The principal and interest under the Promissory Note is due and payable twelve (12) months from the issuance date.
The Promissory Note bears interest at a rate of 10% per annum and is convertible into shares of common stock of the Company at a conversion price which shall equal 61% multiplied by the average of the lowest two (2) Trading Prices (as such term is defined in the Promissory Note) of the Company’s common stock during the twenty (20) Trading Day period ending on the latest complete trading day prior to the conversion date. Notwithstanding the foregoing, the Investor shall be restricted from effecting a conversion, if such conversion, along with the other shares of the Company’s common stock beneficially owned by the Investor and its affiliates, exceeds 4.99% of the outstanding shares of the Company’s common stock.

_Information provided_.
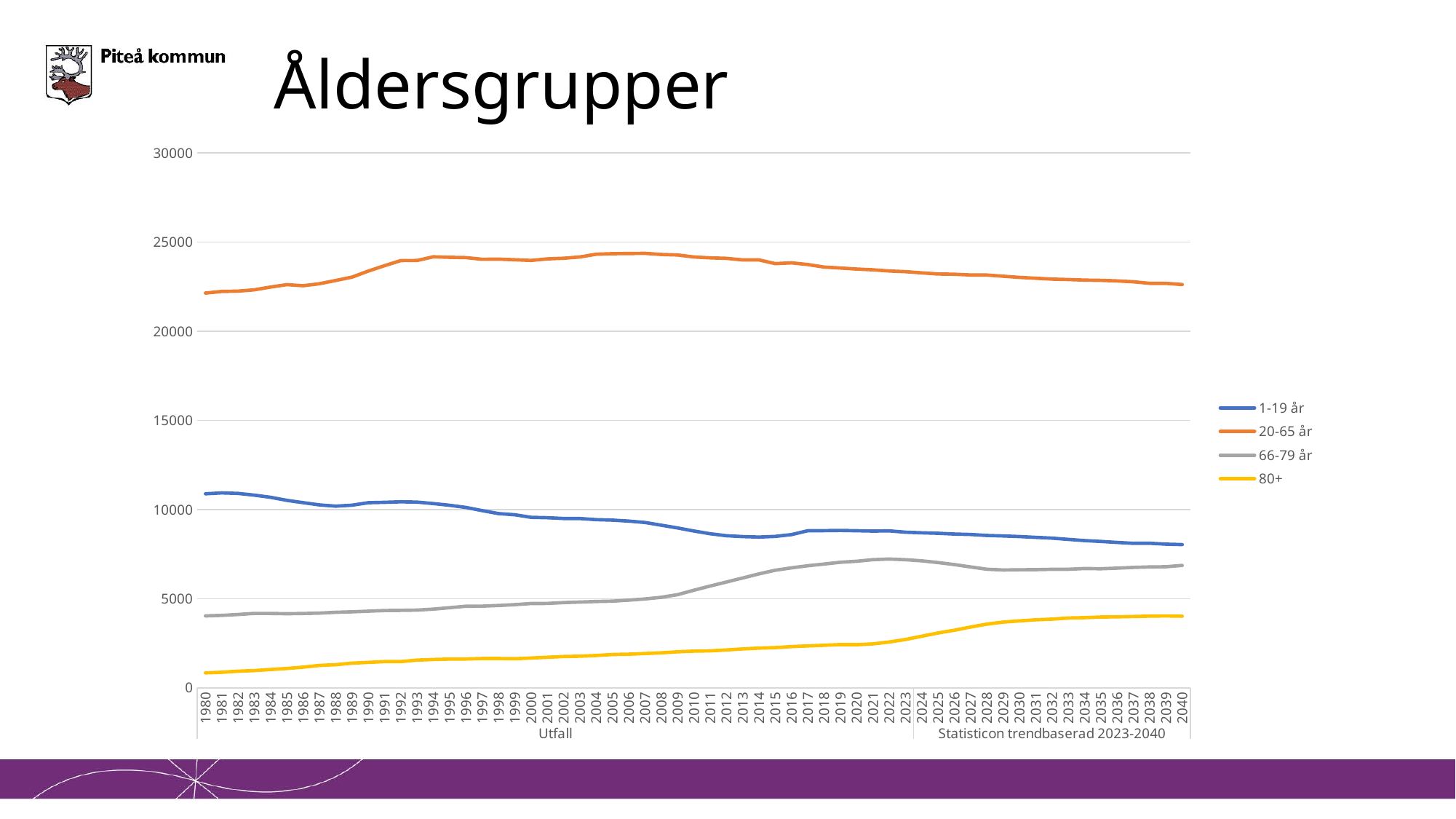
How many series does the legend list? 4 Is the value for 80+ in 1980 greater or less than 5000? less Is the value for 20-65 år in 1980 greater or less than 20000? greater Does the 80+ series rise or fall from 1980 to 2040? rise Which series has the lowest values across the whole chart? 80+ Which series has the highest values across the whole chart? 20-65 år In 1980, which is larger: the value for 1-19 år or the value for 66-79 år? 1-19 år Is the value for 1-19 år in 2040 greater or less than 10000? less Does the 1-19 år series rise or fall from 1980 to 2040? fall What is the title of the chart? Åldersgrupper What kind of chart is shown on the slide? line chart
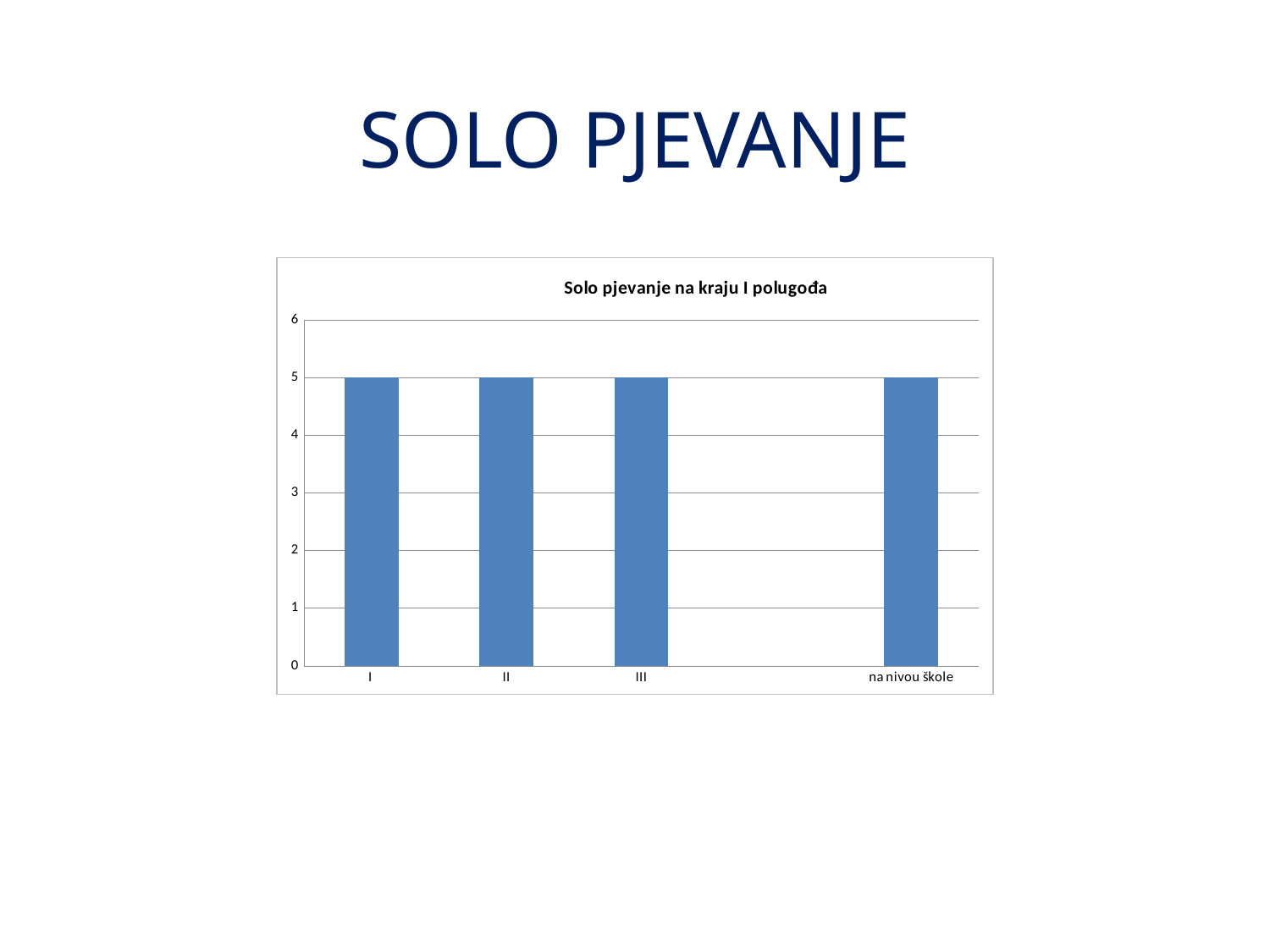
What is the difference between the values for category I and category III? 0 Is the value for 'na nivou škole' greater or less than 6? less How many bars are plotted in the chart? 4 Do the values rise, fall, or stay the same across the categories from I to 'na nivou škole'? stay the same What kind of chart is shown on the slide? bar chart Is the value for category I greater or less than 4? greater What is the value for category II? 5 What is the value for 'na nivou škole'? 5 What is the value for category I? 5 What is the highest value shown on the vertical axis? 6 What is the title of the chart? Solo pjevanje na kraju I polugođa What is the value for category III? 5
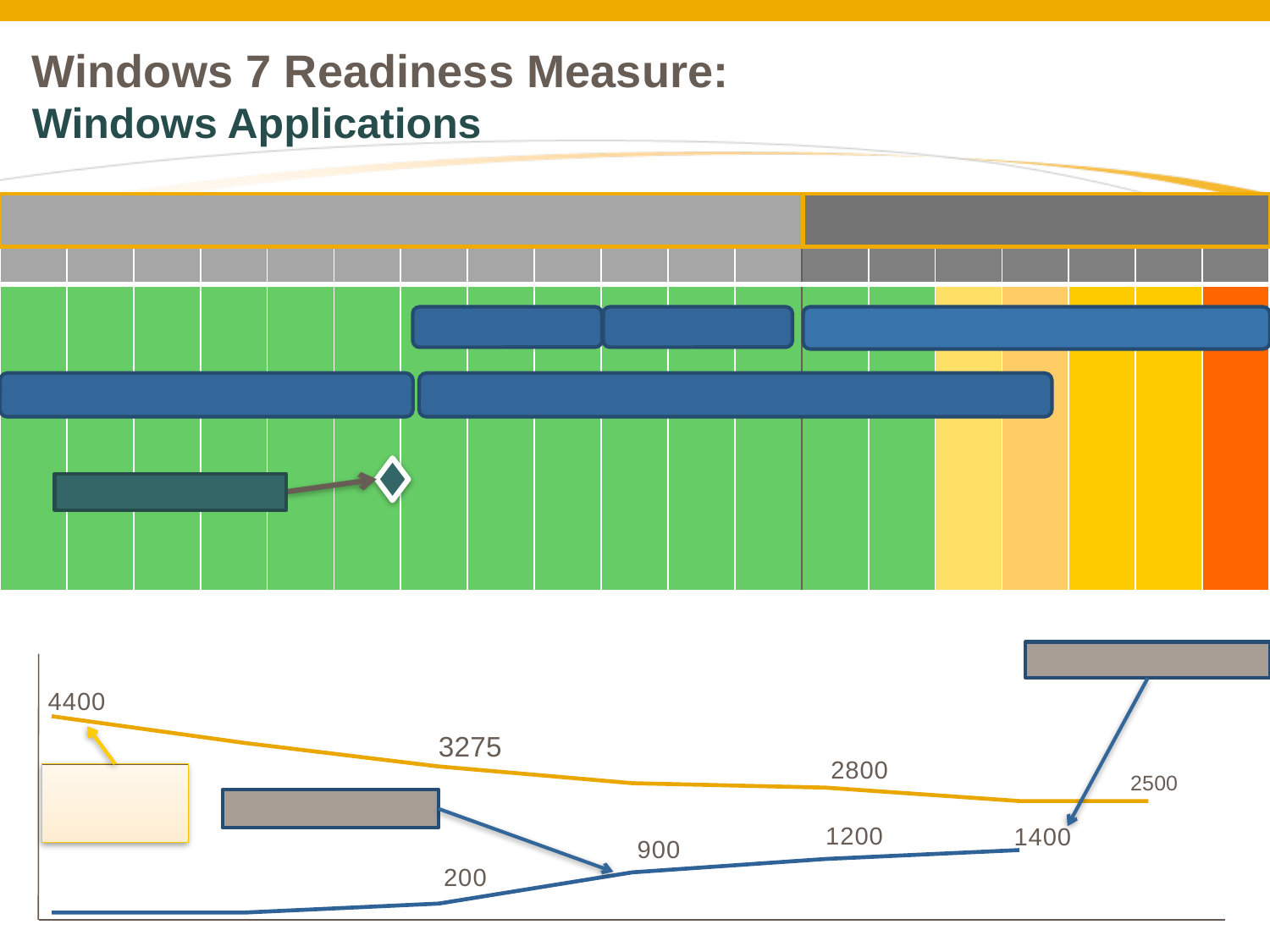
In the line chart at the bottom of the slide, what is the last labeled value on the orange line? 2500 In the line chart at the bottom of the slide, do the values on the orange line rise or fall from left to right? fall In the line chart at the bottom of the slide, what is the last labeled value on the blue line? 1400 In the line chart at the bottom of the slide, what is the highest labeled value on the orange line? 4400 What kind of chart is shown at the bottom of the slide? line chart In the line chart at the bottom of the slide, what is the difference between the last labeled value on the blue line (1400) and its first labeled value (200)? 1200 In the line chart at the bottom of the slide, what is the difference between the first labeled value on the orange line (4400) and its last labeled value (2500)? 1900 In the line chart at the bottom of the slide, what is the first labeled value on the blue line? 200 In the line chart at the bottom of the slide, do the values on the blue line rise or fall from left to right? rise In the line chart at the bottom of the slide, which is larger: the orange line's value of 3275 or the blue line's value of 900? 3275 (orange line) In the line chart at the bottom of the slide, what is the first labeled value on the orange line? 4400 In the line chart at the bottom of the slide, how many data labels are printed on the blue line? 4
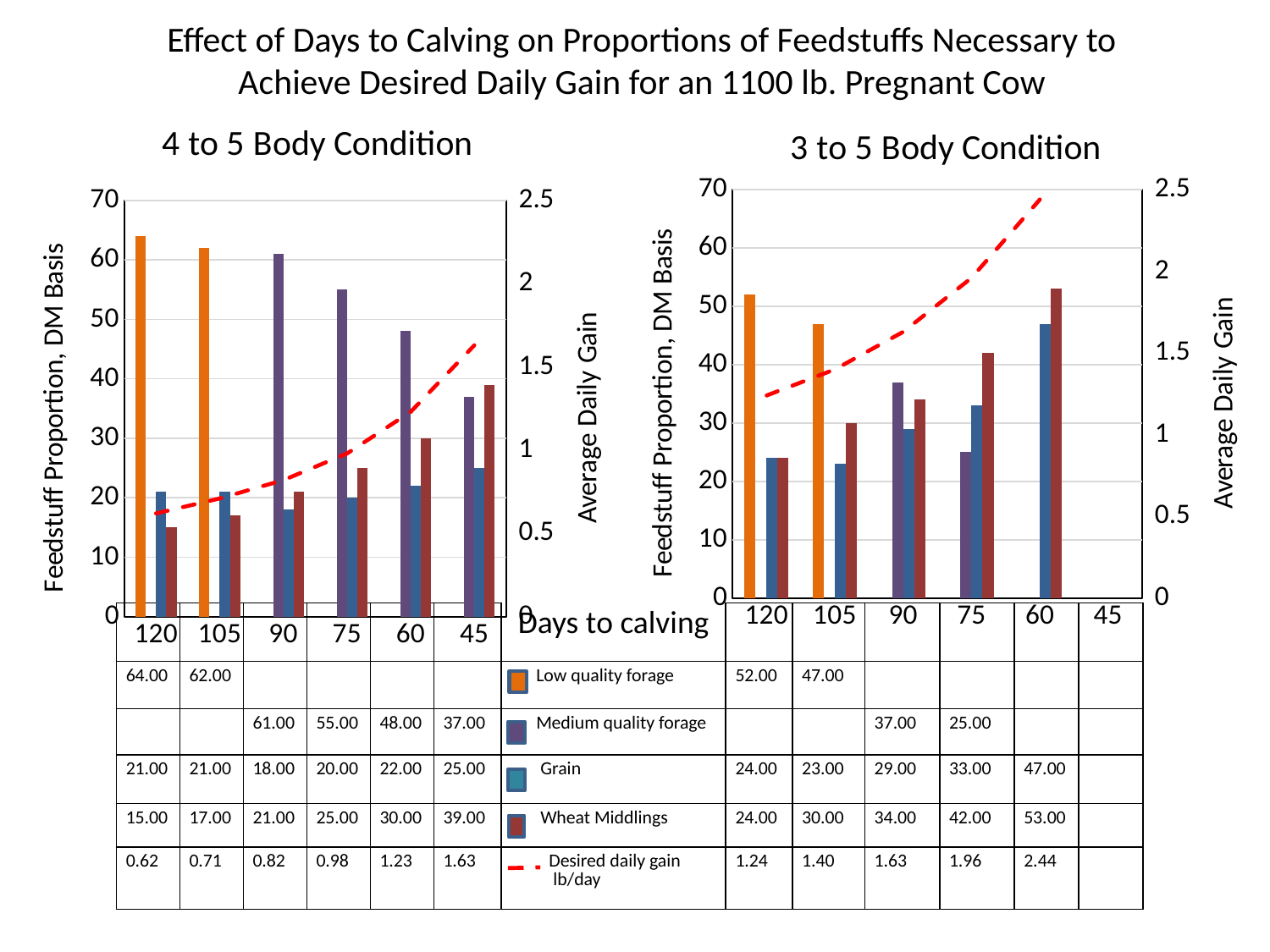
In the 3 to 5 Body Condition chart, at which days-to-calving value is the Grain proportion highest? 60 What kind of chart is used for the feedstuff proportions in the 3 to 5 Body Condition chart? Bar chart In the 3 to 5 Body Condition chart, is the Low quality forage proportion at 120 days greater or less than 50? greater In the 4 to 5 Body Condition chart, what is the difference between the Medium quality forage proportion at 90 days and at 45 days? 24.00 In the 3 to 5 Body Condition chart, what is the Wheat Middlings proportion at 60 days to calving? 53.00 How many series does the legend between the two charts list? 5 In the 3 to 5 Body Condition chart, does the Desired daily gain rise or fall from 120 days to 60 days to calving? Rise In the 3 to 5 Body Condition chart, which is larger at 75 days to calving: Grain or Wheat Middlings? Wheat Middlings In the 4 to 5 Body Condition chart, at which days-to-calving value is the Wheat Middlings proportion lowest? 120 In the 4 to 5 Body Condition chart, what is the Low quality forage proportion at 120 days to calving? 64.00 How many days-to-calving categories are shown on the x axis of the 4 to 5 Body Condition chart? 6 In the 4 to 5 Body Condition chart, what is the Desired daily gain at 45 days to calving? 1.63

_Problem 1_. In the promissory note passage, at what yearly rate does the Promissory Note bear interest?
_Problem 2_. Reproduce the promissory note passage starting with "The Promissory Note bears" and going on through "Company’s common stock.".

_Your response 1_. 10% per annum.

_Your response 2_.
The Promissory Note bears interest at a rate of 10% per annum and is convertible into shares of common stock of the Company at a conversion price which shall equal 61% multiplied by the average of the lowest two (2) Trading Prices (as such term is defined in the Promissory Note) of the Company’s common stock during the twenty (20) Trading Day period ending on the latest complete trading day prior to the conversion date. Notwithstanding the foregoing, the Investor shall be restricted from effecting a conversion, if such conversion, along with the other shares of the Company’s common stock beneficially owned by the Investor and its affiliates, exceeds 4.99% of the outstanding shares of the Company’s common stock.